→ TRECHO DO DOCUMENTO:
· · · · · · ·

Para termos uma idéia, o número de empregados no setor primário sobre o emprego total da China na década de 80 decresceu de forma mais rápida do que o emprego rural sobre o total do país na década de 80. Em 1994, a primeira relação era de 54,3% e a segunda de 72,6% (6). Continuando, agora descrevendo o ambiente de incentivos e funcionamento deste tipo de empreendimento, as ECPs surgiram no âmbito da descentralização fiscal promulgada na China em 1982, viabilizando o recolhimento de impostos e reinvestimentos no nível da província e/ou região autônoma, numa clara diferenciação da planificação central dos tempos do “modelo soviético”. As ECPs operam fora da planificação central, socializando lucros e perdas no nível do ente municipal.



Sobre o crescimento destas empresas vale nos remetermos ao trabalho feito pelos economistas Susumu Yabuki e Stephen Harner (China’s New Political Economy, Boulder CO., Westview Press): em 1978 havia 1,52 milhões de ECP’s no interior da China, chegando a 23 milhões em 1996. Já pelo relatório de desenvolvimento do Banco Mundial (World Bank Development Report, 1996, Oxford University Press, New York), a porcentagem da produção das ECP’s no conjunto da produção industrial chinesa subiu de 13% em 1985 para 31% em 1984 – sua produção teve crescimento médio de 25% entre 1985 e 1996 e foi a responsável pela criação de 130 milhões de empregos entre 1980 e 1986.

· · · · · · ·

→ LISTA DE DADOS:
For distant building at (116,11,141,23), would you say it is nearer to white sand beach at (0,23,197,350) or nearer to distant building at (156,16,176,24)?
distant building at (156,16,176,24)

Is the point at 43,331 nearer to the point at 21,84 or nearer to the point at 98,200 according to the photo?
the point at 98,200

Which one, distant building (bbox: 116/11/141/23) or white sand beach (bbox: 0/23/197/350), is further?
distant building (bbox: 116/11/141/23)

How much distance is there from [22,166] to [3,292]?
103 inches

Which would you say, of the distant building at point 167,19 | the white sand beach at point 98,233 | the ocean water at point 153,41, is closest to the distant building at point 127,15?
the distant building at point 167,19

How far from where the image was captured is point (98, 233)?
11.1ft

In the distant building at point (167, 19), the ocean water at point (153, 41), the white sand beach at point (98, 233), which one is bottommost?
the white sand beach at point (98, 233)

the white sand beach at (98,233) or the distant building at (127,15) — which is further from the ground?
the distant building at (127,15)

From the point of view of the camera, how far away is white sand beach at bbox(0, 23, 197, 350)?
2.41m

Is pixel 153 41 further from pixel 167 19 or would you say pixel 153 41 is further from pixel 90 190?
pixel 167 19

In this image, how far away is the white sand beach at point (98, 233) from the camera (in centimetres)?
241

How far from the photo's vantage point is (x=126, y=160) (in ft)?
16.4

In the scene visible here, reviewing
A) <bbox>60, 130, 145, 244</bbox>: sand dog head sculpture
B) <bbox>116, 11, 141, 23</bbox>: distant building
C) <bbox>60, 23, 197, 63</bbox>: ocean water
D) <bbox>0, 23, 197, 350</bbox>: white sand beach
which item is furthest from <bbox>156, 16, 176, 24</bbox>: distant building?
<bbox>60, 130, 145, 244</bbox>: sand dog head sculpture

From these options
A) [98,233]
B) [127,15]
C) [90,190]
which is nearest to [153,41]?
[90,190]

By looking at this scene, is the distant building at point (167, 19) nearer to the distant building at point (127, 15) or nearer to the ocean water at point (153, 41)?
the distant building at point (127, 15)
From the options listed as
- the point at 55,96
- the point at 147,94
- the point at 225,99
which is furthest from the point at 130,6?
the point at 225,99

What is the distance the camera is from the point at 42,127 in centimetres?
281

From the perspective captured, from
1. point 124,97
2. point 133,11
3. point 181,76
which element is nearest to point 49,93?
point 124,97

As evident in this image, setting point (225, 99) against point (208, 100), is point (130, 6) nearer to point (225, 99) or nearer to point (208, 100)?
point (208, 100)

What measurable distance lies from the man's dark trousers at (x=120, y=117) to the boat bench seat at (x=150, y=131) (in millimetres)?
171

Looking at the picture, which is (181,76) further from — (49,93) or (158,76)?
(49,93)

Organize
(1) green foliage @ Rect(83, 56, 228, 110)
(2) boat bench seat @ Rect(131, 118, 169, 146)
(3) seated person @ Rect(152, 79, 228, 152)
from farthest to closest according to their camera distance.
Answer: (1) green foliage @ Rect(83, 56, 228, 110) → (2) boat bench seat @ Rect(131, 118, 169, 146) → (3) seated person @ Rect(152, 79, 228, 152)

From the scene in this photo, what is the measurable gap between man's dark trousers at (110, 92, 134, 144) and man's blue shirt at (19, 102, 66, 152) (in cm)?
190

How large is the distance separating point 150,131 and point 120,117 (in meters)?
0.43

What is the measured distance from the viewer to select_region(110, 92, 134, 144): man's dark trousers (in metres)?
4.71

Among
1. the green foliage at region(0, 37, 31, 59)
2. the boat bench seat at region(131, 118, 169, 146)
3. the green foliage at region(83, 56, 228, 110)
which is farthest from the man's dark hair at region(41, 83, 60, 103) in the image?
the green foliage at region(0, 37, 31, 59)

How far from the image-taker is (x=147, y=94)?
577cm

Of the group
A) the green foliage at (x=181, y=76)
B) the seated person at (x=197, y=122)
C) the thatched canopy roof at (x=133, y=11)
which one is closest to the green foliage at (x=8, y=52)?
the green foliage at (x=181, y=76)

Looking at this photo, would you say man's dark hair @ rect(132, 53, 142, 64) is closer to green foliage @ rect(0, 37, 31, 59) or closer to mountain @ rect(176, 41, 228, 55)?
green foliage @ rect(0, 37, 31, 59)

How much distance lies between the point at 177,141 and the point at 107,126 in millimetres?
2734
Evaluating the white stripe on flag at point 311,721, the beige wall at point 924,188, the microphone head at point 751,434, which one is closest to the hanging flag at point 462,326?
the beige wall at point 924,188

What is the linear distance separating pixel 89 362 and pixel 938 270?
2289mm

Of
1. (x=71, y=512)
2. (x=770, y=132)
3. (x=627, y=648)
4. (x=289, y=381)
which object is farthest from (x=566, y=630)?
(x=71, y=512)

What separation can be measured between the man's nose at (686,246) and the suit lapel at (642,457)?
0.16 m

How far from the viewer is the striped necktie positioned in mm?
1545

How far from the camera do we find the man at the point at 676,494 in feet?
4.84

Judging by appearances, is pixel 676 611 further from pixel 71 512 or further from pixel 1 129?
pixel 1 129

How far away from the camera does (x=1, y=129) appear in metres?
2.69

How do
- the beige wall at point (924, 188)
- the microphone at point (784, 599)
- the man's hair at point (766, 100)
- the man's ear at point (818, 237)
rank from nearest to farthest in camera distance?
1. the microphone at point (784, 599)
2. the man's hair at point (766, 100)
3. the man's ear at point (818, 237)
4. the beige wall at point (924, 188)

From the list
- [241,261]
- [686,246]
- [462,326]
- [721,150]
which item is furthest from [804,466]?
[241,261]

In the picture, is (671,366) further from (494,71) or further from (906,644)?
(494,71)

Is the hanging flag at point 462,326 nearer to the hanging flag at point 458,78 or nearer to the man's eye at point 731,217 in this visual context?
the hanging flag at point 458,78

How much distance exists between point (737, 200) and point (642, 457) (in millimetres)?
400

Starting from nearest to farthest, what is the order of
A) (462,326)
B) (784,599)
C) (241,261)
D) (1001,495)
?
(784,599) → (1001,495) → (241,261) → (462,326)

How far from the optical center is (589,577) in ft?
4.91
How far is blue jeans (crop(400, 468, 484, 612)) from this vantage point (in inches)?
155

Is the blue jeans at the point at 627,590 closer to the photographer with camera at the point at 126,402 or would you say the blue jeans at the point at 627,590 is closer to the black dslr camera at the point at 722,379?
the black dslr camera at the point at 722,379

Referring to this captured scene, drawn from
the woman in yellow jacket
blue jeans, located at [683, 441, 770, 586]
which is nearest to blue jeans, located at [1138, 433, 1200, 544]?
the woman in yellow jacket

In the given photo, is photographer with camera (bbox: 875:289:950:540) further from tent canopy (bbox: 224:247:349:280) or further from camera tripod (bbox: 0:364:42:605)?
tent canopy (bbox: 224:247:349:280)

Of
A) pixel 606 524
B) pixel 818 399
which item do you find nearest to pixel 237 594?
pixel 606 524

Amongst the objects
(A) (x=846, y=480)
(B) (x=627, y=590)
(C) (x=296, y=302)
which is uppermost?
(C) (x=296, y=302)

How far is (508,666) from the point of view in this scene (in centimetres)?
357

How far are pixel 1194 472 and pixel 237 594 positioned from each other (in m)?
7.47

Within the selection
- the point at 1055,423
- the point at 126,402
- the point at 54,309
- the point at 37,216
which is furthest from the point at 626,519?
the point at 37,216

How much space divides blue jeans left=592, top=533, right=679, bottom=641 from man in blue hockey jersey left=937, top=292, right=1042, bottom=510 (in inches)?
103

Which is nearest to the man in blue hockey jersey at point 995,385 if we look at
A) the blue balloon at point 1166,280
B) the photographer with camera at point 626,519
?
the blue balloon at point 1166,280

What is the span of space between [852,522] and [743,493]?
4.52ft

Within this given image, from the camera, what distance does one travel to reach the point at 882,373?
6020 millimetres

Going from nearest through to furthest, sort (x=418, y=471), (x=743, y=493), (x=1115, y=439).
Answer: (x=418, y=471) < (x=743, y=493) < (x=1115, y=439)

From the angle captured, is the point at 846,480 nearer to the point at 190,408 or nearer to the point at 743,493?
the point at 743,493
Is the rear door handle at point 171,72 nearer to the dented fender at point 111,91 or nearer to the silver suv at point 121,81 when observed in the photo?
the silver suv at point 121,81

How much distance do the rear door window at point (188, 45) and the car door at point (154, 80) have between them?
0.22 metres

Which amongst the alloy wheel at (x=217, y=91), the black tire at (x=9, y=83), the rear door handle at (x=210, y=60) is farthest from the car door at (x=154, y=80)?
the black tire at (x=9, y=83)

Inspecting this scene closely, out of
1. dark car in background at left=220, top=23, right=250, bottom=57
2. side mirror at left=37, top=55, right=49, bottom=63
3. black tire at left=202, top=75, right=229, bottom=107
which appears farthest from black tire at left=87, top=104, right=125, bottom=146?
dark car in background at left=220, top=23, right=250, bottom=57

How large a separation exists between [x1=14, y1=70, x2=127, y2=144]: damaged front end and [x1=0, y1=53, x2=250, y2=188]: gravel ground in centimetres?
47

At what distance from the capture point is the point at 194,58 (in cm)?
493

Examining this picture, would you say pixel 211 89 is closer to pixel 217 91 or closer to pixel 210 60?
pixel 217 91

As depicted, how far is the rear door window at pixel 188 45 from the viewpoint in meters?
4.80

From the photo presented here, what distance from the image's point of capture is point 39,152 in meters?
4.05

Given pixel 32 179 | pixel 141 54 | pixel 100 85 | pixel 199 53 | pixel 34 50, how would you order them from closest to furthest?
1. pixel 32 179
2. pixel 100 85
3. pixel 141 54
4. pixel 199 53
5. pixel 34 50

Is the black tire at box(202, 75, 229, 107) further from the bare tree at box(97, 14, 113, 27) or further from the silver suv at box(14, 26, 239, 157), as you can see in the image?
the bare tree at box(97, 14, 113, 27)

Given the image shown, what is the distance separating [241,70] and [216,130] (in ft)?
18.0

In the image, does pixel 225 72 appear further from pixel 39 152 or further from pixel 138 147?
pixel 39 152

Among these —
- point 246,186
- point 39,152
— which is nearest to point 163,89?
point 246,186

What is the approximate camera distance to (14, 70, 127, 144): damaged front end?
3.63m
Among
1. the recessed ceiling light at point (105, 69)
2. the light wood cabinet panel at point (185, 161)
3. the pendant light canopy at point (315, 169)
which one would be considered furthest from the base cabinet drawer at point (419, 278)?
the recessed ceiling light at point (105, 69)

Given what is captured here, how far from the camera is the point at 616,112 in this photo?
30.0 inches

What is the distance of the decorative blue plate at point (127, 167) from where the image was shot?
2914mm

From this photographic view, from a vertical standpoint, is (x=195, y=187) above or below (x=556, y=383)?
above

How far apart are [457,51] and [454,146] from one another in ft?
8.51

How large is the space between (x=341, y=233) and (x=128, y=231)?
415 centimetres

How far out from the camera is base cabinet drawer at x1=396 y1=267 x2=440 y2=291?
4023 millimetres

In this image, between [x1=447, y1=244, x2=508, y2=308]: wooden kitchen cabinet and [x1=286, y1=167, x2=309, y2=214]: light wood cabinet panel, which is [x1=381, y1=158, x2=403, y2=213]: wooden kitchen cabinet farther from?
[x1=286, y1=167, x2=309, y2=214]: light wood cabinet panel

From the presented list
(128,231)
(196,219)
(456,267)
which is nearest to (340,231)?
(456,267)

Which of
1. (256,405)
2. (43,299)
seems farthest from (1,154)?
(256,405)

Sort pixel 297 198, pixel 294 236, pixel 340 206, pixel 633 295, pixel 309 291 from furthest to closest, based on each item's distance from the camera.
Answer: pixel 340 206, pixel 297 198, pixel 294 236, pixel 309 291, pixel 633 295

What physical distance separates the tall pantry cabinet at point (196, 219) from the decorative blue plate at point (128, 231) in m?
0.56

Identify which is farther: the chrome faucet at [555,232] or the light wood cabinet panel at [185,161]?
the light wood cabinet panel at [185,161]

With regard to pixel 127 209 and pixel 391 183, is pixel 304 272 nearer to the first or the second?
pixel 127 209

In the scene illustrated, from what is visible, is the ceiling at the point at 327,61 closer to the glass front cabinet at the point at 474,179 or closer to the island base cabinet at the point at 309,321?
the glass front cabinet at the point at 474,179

· · · · · · ·

→ TAREFAS:
[1] Transcreva do trecho a passagem que começa nas palavras "Para termos uma" e termina depois de "do ente municipal.".
[2] Responda sim ou não para cada afirmação, conforme o trecho, e cite as palavras exatas do trecho que decidem cada resposta: (a) As ECPs surgiram no âmbito da descentralização fiscal de 1982. (b) As ECPs operam dentro da planificação central. (c) Segundo Susumu Yabuki e Stephen Harner, havia 23 milhões de ECPs na China em 1996.
Os dados não têm relação nenhuma com o trecho.

→ RESPOSTAS POR TAREFA:
[1]
Para termos uma idéia, o número de empregados no setor primário sobre o emprego total da China na década de 80 decresceu de forma mais rápida do que o emprego rural sobre o total do país na década de 80. Em 1994, a primeira relação era de 54,3% e a segunda de 72,6% (6). Continuando, agora descrevendo o ambiente de incentivos e funcionamento deste tipo de empreendimento, as ECPs surgiram no âmbito da descentralização fiscal promulgada na China em 1982, viabilizando o recolhimento de impostos e reinvestimentos no nível da província e/ou região autônoma, numa clara diferenciação da planificação central dos tempos do “modelo soviético”. As ECPs operam fora da planificação central, socializando lucros e perdas no nível do ente municipal.

[2]
(a) Sim: "as ECPs surgiram no âmbito da descentralização fiscal promulgada na China em 1982".
(b) Não: "As ECPs operam fora da planificação central".
(c) Sim: "em 1978 havia 1,52 milhões de ECP’s no interior da China, chegando a 23 milhões em 1996".